В цветущей, нагретой солнцем долине Родольф и Эмма пустили своих лошадей галопом. Белая амазонка всадницы развевалась, как на знаменитой картине К. Брюллова. А дальше Сокуров монтирует долгие кадры грехопадения (или прелюбодеяния мадам Бовари) в Эдеме. Среди густого цветущего разнотравья, под немолчное жужжание мух, разгуливают абсолютно нагие Родольф и Эмма, вожделенно рассматривая друг друга. Снятые в тонах академической живописи начала XIX века, мужчина и женщина вписываются в райский пейзаж, как идеальные натурщики. Наконец они молча, медленно ложатся наземь. И после камера надолго занята показом грамотных любовных утех. Крупным планом показаны ботинки на голых ногах Эммы, что потом отыграется в образе Гитлера в «Молохе».
Одной безобидной строчки из Флобера хватило авторам фильма для создания большой по метражу эротической сцены. Демон страсти заменяет бога любви.

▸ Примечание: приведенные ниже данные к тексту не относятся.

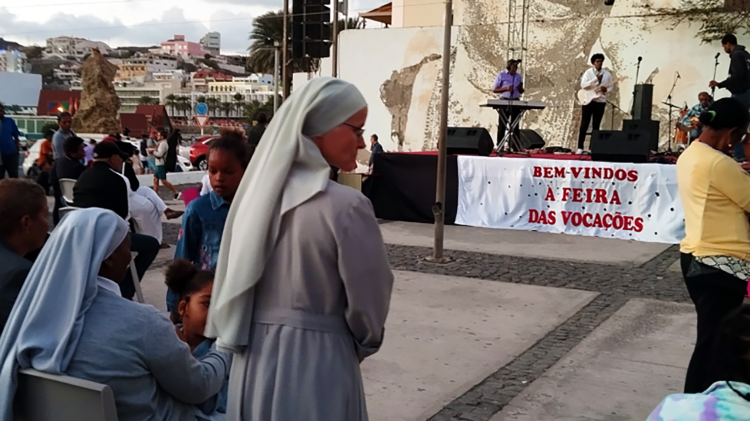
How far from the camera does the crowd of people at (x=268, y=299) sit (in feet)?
6.46

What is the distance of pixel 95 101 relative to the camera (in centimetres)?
3372

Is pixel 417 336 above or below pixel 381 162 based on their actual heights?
below

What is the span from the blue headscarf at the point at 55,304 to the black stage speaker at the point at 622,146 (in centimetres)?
919

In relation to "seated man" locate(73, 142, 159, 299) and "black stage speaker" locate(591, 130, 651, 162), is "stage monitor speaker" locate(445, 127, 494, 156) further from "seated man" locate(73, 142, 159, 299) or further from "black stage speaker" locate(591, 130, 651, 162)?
"seated man" locate(73, 142, 159, 299)

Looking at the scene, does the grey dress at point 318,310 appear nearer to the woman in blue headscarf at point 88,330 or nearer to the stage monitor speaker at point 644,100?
the woman in blue headscarf at point 88,330

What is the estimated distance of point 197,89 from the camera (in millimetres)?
145250

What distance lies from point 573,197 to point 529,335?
201 inches

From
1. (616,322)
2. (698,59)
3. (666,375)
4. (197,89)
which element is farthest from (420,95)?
(197,89)

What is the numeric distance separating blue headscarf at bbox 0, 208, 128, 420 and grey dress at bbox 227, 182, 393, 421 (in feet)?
1.63

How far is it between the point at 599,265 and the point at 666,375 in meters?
3.77

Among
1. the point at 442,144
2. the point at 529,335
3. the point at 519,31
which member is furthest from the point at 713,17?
the point at 529,335

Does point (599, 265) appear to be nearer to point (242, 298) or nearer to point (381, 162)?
point (381, 162)

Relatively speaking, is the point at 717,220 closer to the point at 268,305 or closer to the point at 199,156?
the point at 268,305

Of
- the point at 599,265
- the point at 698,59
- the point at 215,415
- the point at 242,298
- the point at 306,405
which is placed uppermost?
the point at 698,59
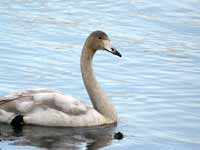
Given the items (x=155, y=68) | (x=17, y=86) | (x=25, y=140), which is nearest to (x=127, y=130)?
(x=25, y=140)

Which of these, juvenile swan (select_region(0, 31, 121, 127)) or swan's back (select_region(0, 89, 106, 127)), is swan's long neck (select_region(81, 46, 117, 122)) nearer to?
juvenile swan (select_region(0, 31, 121, 127))

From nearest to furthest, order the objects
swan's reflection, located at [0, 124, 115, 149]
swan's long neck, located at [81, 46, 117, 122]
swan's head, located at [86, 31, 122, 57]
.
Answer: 1. swan's reflection, located at [0, 124, 115, 149]
2. swan's long neck, located at [81, 46, 117, 122]
3. swan's head, located at [86, 31, 122, 57]

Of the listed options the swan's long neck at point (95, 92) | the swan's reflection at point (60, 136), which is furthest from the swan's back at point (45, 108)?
the swan's long neck at point (95, 92)

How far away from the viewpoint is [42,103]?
1455 cm

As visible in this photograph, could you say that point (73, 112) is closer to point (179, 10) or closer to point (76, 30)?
point (76, 30)

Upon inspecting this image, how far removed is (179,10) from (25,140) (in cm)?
1193

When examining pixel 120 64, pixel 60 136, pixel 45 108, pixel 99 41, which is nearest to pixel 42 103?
pixel 45 108

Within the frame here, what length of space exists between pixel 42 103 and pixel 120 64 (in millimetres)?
4892

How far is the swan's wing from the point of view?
1450 cm

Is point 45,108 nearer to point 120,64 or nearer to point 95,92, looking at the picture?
point 95,92

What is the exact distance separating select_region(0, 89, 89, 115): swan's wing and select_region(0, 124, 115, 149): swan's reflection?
0.29 m

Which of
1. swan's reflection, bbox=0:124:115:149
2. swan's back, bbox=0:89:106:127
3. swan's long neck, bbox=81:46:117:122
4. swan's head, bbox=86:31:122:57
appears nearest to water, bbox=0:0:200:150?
swan's reflection, bbox=0:124:115:149

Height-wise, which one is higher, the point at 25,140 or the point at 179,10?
the point at 179,10

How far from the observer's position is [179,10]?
2489 cm
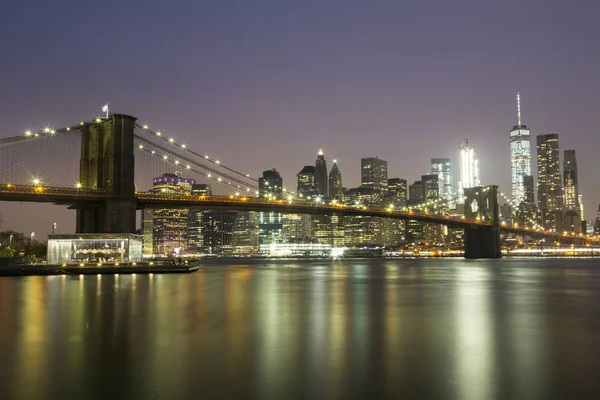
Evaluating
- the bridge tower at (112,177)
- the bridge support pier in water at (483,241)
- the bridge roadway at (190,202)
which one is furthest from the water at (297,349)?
the bridge support pier in water at (483,241)

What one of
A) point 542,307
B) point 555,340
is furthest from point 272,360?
point 542,307

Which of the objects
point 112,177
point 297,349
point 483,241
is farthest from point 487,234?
point 297,349

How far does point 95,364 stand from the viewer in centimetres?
1277

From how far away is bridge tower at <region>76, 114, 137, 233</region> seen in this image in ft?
195

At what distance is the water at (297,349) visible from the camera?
1059 centimetres

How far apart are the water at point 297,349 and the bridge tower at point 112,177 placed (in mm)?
31695

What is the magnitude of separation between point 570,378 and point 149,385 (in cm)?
827

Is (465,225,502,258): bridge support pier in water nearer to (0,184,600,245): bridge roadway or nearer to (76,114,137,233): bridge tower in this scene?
(0,184,600,245): bridge roadway

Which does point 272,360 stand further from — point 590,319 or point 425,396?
point 590,319

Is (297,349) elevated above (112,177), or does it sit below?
below

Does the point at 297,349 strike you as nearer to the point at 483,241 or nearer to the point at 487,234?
the point at 487,234

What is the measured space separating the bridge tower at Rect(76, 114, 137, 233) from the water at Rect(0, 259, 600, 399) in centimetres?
3169

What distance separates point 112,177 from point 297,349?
4957cm

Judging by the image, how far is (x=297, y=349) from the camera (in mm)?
14672
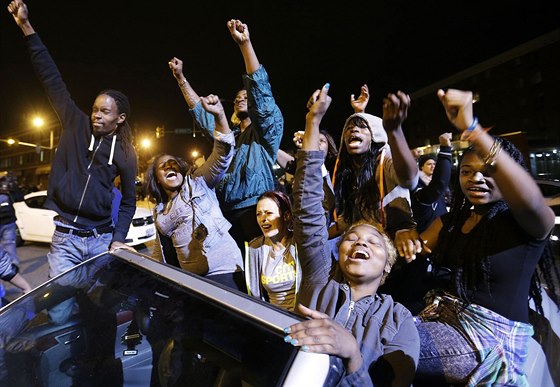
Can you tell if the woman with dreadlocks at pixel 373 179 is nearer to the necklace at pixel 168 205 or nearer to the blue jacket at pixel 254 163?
the blue jacket at pixel 254 163

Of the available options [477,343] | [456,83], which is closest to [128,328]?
[477,343]

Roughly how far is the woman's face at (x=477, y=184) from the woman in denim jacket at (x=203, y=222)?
4.98 ft

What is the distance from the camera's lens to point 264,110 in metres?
Result: 2.72

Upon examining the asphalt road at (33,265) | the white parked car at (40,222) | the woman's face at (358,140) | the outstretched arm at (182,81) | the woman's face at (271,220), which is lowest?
the asphalt road at (33,265)

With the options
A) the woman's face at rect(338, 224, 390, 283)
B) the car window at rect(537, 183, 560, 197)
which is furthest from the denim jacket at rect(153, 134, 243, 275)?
the car window at rect(537, 183, 560, 197)

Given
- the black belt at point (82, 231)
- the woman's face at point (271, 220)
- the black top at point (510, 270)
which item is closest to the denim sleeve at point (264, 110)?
the woman's face at point (271, 220)

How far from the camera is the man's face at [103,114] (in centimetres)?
261

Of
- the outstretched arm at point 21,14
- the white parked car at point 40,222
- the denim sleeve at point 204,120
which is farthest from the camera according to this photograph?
the white parked car at point 40,222

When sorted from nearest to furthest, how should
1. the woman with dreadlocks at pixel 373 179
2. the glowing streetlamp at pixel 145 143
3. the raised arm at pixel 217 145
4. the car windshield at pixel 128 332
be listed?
the car windshield at pixel 128 332
the woman with dreadlocks at pixel 373 179
the raised arm at pixel 217 145
the glowing streetlamp at pixel 145 143

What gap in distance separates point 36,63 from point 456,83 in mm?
47469

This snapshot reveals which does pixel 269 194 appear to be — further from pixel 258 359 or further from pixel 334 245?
pixel 258 359

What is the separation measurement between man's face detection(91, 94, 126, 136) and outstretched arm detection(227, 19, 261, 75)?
1050 mm

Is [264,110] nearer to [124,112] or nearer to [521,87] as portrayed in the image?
[124,112]

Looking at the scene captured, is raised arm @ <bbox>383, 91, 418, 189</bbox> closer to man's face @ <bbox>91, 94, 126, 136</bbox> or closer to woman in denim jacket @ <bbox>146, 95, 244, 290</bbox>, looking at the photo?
woman in denim jacket @ <bbox>146, 95, 244, 290</bbox>
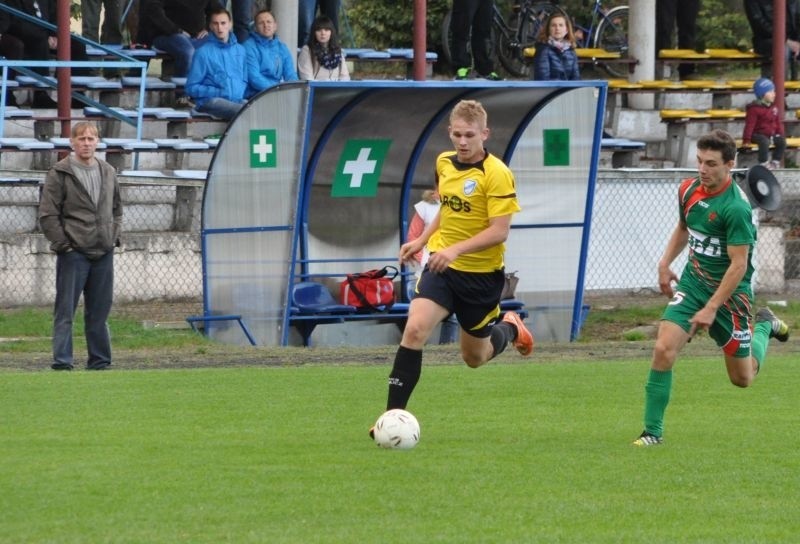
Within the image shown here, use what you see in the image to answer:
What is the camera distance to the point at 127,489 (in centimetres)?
755

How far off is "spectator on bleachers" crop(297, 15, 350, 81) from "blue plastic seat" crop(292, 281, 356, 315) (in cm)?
550

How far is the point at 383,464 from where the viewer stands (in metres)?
8.31

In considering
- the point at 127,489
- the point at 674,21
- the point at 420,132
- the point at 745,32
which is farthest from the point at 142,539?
the point at 745,32

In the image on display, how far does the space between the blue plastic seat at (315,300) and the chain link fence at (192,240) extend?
2.70 m

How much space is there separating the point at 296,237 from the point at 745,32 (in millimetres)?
24427

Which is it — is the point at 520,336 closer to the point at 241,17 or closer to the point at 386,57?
the point at 241,17

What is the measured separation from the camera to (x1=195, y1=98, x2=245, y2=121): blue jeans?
864 inches

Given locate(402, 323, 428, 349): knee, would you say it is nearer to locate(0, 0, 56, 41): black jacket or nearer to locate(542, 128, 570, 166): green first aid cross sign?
locate(542, 128, 570, 166): green first aid cross sign

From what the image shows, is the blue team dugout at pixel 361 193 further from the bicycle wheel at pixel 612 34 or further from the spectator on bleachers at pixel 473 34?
the bicycle wheel at pixel 612 34

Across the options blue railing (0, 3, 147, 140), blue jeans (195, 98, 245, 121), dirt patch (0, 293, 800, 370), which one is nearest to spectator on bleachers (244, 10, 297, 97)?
blue jeans (195, 98, 245, 121)

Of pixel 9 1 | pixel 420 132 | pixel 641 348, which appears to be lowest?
pixel 641 348

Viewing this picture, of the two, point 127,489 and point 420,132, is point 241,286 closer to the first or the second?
point 420,132

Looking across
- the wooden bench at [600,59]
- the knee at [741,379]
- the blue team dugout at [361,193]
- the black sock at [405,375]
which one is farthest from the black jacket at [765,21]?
the black sock at [405,375]

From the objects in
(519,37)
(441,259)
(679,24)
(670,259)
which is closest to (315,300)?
(670,259)
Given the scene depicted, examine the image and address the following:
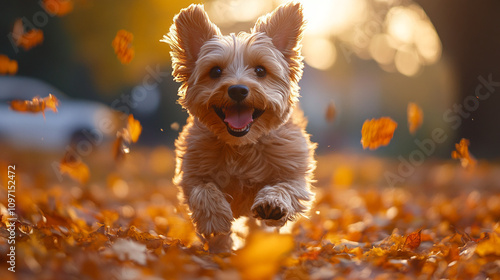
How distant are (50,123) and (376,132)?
35.1 ft

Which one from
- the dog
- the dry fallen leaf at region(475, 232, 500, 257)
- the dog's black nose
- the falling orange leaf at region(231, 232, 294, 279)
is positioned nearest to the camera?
the falling orange leaf at region(231, 232, 294, 279)

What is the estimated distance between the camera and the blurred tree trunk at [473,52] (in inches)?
385

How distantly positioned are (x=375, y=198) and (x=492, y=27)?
4.49 m

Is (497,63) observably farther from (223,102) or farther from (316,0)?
(223,102)

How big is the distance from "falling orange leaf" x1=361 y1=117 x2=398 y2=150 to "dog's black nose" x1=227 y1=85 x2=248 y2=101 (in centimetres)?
186

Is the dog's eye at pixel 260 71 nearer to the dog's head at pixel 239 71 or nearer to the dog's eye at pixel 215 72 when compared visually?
the dog's head at pixel 239 71

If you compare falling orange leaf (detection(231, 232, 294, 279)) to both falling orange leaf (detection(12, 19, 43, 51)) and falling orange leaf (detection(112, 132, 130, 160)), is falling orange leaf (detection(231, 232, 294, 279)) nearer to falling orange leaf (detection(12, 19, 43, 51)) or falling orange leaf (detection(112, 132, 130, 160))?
falling orange leaf (detection(112, 132, 130, 160))

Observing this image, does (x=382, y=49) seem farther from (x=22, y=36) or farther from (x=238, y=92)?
(x=238, y=92)

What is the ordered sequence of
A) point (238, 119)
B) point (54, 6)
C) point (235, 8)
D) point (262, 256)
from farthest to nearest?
point (235, 8) → point (54, 6) → point (238, 119) → point (262, 256)

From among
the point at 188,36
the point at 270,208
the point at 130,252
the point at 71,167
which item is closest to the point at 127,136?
the point at 188,36

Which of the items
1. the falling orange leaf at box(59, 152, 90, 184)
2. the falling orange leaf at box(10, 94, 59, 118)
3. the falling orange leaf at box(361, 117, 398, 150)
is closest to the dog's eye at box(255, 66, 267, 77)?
the falling orange leaf at box(361, 117, 398, 150)

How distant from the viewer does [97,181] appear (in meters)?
10.2

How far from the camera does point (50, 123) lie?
44.3ft

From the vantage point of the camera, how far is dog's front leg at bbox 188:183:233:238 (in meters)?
3.86
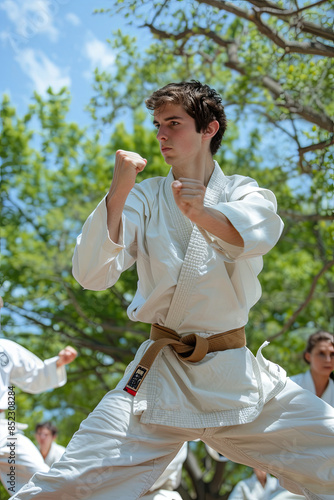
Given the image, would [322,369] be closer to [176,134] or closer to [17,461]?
[17,461]

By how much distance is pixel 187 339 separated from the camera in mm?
2881

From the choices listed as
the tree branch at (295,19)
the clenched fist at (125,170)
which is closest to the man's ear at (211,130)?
the clenched fist at (125,170)

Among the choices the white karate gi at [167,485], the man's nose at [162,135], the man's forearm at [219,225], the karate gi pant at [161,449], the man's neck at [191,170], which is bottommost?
the white karate gi at [167,485]

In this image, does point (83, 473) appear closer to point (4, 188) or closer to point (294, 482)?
point (294, 482)

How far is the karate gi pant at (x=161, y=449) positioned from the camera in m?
2.57

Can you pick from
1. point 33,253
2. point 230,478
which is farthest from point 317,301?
point 33,253

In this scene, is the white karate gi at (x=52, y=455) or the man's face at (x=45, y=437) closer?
the white karate gi at (x=52, y=455)

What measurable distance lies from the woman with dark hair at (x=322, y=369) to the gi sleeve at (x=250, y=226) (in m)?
2.89

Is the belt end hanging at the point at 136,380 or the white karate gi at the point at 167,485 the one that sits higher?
the belt end hanging at the point at 136,380

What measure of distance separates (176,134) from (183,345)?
1.01 metres

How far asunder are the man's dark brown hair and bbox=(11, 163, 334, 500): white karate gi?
1.33ft

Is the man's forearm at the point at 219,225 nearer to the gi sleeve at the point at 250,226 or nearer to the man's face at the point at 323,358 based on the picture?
the gi sleeve at the point at 250,226

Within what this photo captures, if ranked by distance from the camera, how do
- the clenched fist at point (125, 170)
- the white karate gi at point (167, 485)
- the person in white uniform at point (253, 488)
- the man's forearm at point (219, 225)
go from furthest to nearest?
the person in white uniform at point (253, 488) → the white karate gi at point (167, 485) → the clenched fist at point (125, 170) → the man's forearm at point (219, 225)

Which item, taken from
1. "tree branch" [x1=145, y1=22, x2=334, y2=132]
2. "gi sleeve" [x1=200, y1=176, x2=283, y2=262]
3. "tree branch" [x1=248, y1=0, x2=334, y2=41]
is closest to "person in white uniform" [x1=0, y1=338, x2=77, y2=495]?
"gi sleeve" [x1=200, y1=176, x2=283, y2=262]
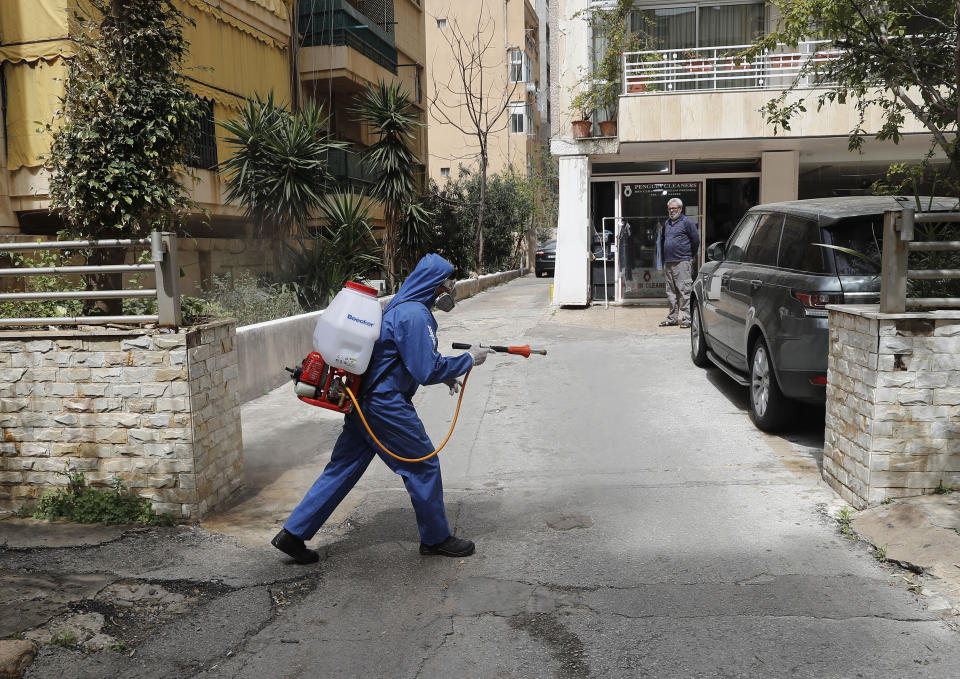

Воспоследует переписывание Флобера. В детской комнате обнаженная Эмма с раздетой дочкой на руках восторженно восклицает: «У меня есть любовник! Любовник!» Она укладывает ребенка в кровать и снова страстно бормочет: «Любовник!» В раскрытое окно залетают свистки и пыхтение далекого паровоза, как гудки кораблей в арабо-сокуровском фильме «Камень».
Разумеется, у Флобера никаких голых матери и дочки нет, а звучит лишь внутренний голос Эммы, который смакует это слово «любовник». Нагота мадам Бовари в фильме – это метафора вожделеющего, страдающего тела. Губы в любви, руки в любви, ноги в любви, глаза в любви – детали наслаждения и страстности человеческой плоти.
Неудачная операция, которую по наущению фармацевта господина Оме провел Шарль, еще дальше отодвинула Эмму от мужа. Она считала его неудачником и посредственностью. Мадам Бовари «задумалась о своей любви к роскоши, о неприглядности семейной жизни, о своих мечтах, что, как раненые ласточки, упали в грязь. И ради чего?» (Флобер).